Jesus’ discourse (at this point) begins to move in a new direction by focusing on the ways in which belief in Jesus empowers the believing community (v.12 ff).  Jesus has emphasized that the works he does are not his own but are the Father’s; now Jesus begins to emphasize the link between his works that of the believing community. Our gospel text describes two dimensions of the believer’s relationship with Jesus: (1) the inseparability of one’s love of Jesus and the keeping of his commandments (vv.15, 21, 23-24) and (2) the abiding and indwelling of the presence of God, even after Jesus’ death and departure with those who love him (vv.16-20, 22-23).

Love and Keeping Commandments. “If you love me, you will keep my commandments.” (v.15) Love for Jesus is not sentimental, but is expressed by keeping his commands, i.e. by responding to all he taught, with faith and obedience – even when Jesus has gone.  Brian Stoffregen asks this interesting question: What does it mean to have a relationship with Jesus in his absence? That was a question for John’s first readers and for us today. One answer is that while Jesus may be absent, God is not.  In the whole of our text, there are three different promised present in 14:15-24

  • The promise of the Paraclete (vv. 16-17)
  • The promise of Jesus’ return (vv. 18-20)
  • The coming of the Father and Jesus (v. 23)

Our text includes the first two promises, which forms an outline of our lesson:

  1. The coming of the Paraclete (vv. 15-17)
  2. The coming (back) of Jesus (vv. 18-21 – possibly referring to the resurrection)

However, the entire lesson is bracketed by common thoughts (but in reverse order)

A1 If you love me,
B1 you will keep my commandments (v. 15)
B2 The one having my commandments and keeping them,
A2 that is the one who loves me. (v. 21)

Brown [644] suggests even more parallels between the two subsections:

Neither the giving of the Paraclete or coming back of Jesus seem to be describing the Last Day. Here the coming(s) are limited to the disciples who know the Paraclete (Spirit of Truth) and see Jesus – something the world is not able to do.

What does it mean to have a relationship with Jesus in his absence? Part of the answer to our question is to love.  The verb used in our verses for “love” (agapate) is a present subjunctive, implying a continuing act of loving Jesus – keep on loving Jesus or continue to love Jesus. The word agapao also implies more than having “warm feelings” towards someone or something. It emphasizes “showing one’s love” or “demonstrating one’s love” – sometimes even without the inner “feeling”. For example., “loving” one’s enemies doesn’t mean to develop warm feelings for them, but to do “beneficial deeds for” them.

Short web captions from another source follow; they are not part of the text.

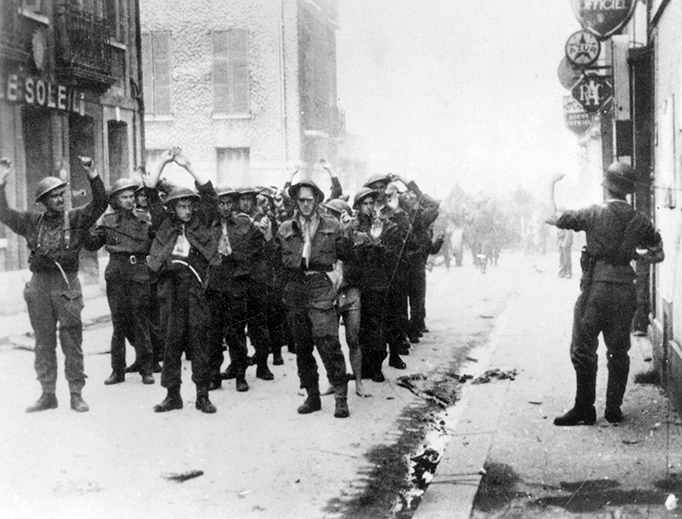 Canadian prisoners of war being led through Dieppe by German soldiers.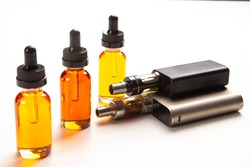 Electronic cigarettes and bottles of yellow liquids. Vaping accessories on a white table. The concept of vaping. Smoking electronic cigarettes. Sale of Smoking accessories. Gadgets for Smoking.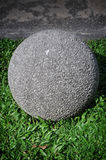 Stone ball on the grass Royalty Free Stock Image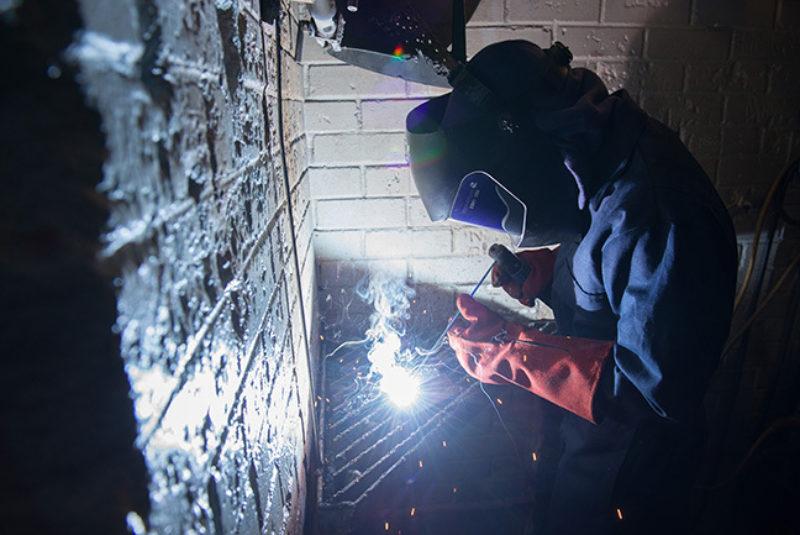 Welder in protective clothing, welding in workshop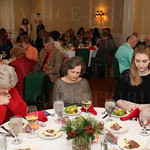 Guests prayed prior to the Christmas luncheon.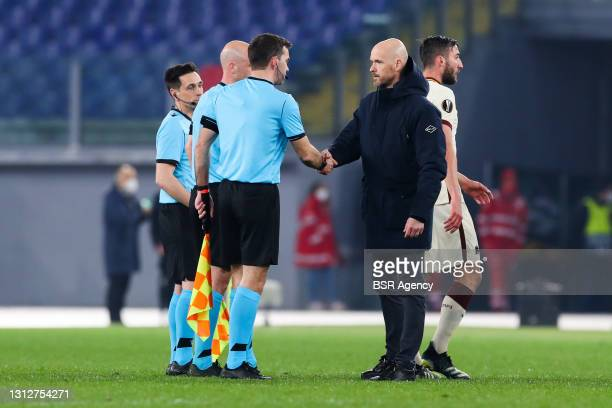 Referee Anthony Taylor and coach Erik Ten Hag of Ajax during the UEFA Europa League Quarter Final: Leg Two match between AS Roma and Ajax at Stadio...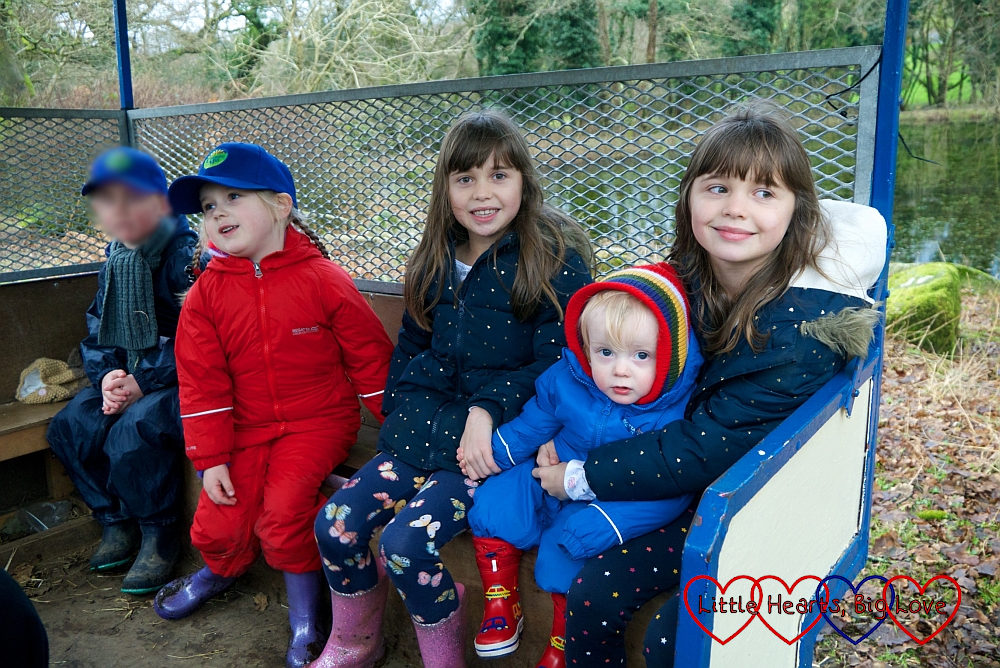 Sophie and Thomas sitting with twin girls in the trailer at Coombe Mill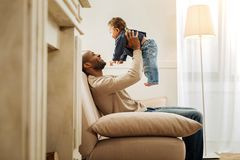 Devoted father spending time with his baby. My pride. Handsome exuberant afro-american daddy laughing and playing with his child while sitting on the sofa Stock Photo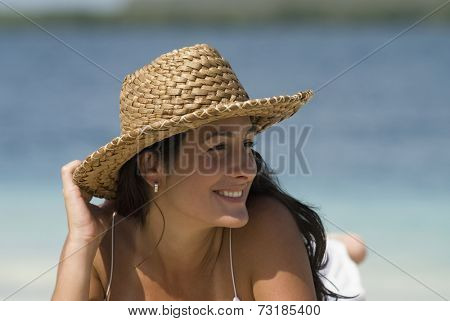 Hispanic woman wearing straw hat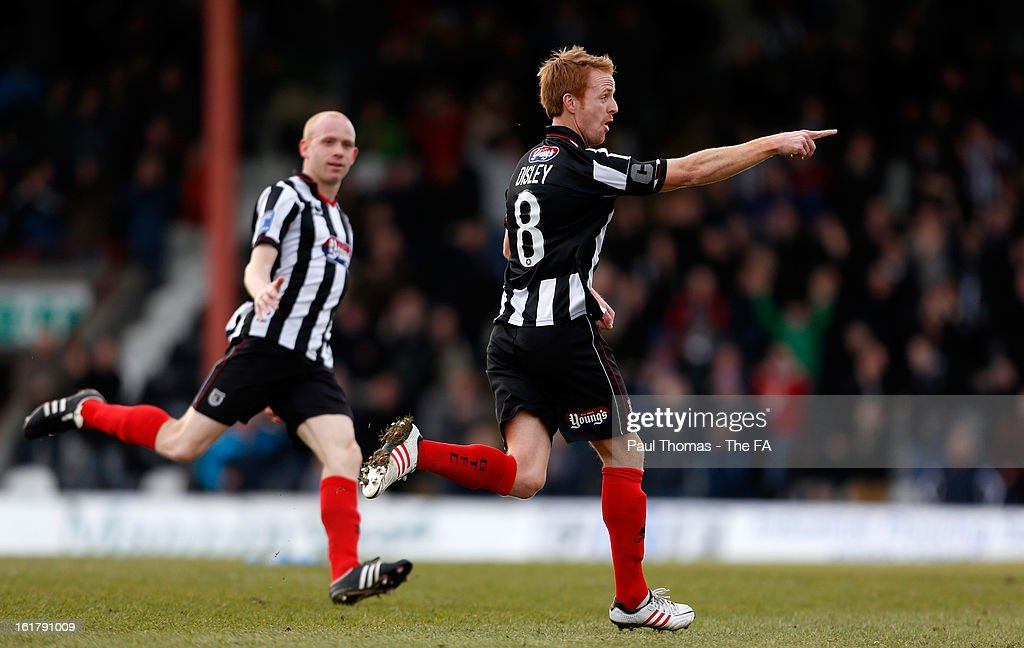 Craig Disley (R) of Grimsby celebrates after scoring the opening goal during the FA Trophy semi final match between Grimsby Town and Dartford at Blundell Park on February 16, 2013 in Grimsby, England.
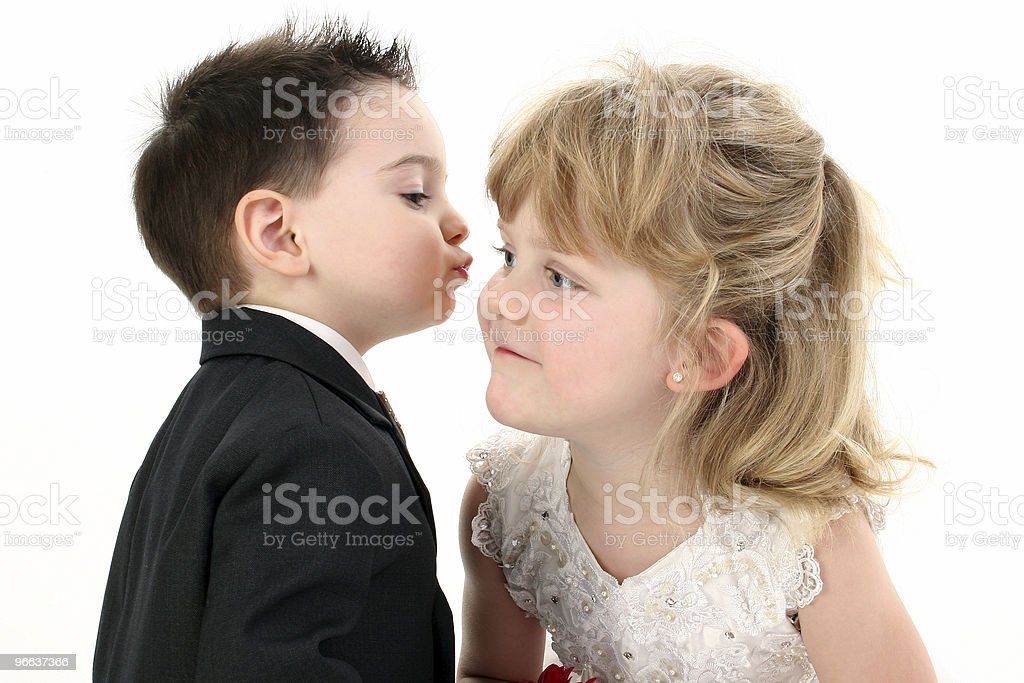 Adorable Two Year Old Boy Puckered Up To Give His Girl A Kiss royalty-free stock photo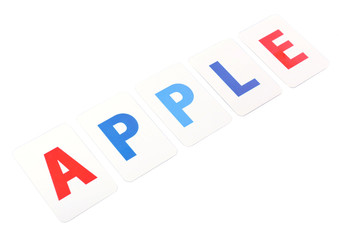 Apple word formed by educational paper cards isolated on white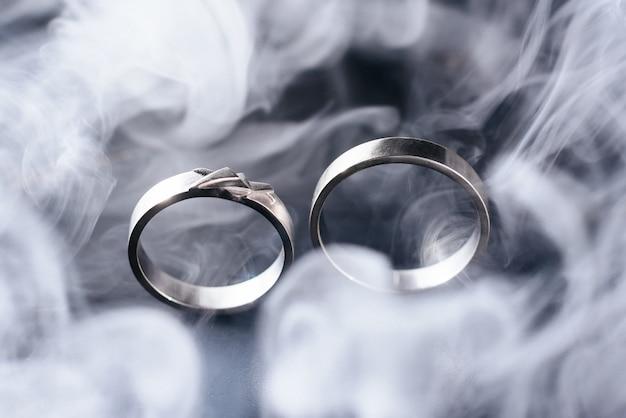 Dois anéis de casamento de ouro com fumaça branca ao redor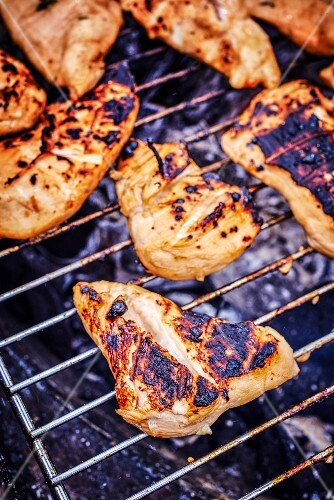 Chicken bits on a barbecue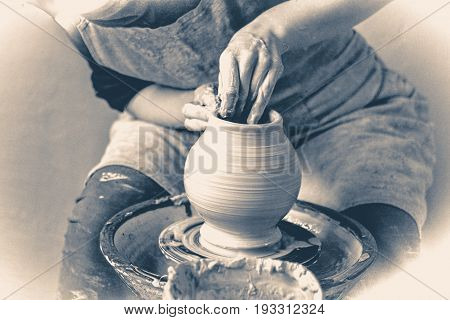 Photo in old vintage style. Girl sculpts in clay pot closeup. Modeling clay close-up.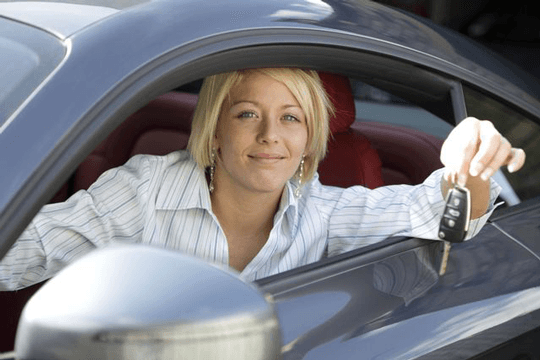 Woman with car key at auto driving school in Rochester, NY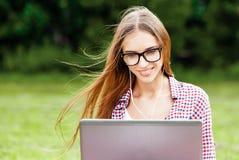 Frau in den Gläsern unter Verwendung des Laptops stockbild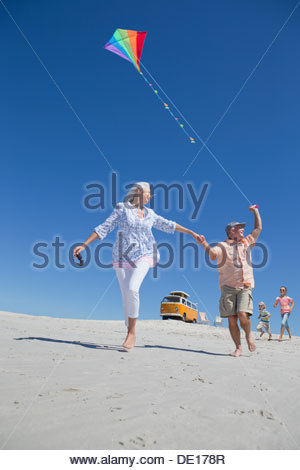 Grandparents and grandchildren with kite running on sunny beach with van in background - Stock Photo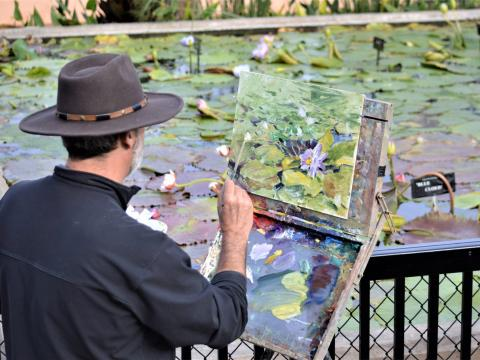 An artist painting the water lilies at Civic League Park during the EnPleinAirTEXAS National Competition & Cinch Roping Fiesta in Texas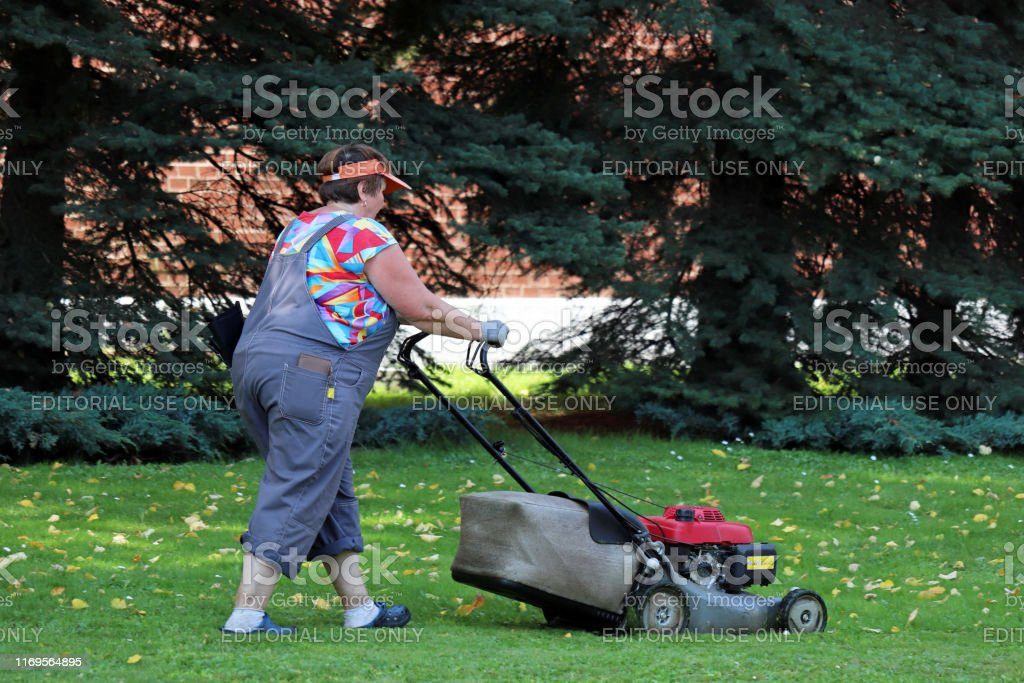 Woman mowing green grass stock image. Image of garden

How do we show our love for Jesus? By keeping his commandments. That’s another answer to the question: “What does it mean to have a relationship with Jesus in his absence?”

What are Jesus commandments (note the plural, also in 14:21; 15:10)? And John 15:10b leads us to ask, “What are the Father’s commandments that Jesus kept?” Four times John has Jesus talking about commandments (entole) or commands (entellomai) that come from God.

  • 10:18 in reference to Jesus’ power to lay down his life and his power to take it up again.
  • 12:41 what Jesus does comes from the Father’s command (verb)
  • 12:49 what Jesus says comes from the Father’s commandment (singular).
  • 12:50 the Father’s commandment (singular) is eternal life – related to Jesus speaking just as the Father has told him.
  • In addition, Jesus tells the disciples that he gives them a new commandment: “Love one another. As I have loved you, so you also should love one another” (John 13:34; 15:12).

Commandments (entolai, vv.15,21), “word” (logos, v.23), and “words” (logoi, vv. 24) are all synonyms. They point to the totality of what Jesus says and reveals about God. In order to interpret Jesus’ words about keeping his commandments/word in these verses, they need to be placed alongside Jesus’ earlier teachings about faithfulness to his word. Jesus regularly cites faithfulness to his word as the mark of belonging to him (e.g., 5:38; 8:31, 37, 51; 12:47-48; cf. 6:67-69).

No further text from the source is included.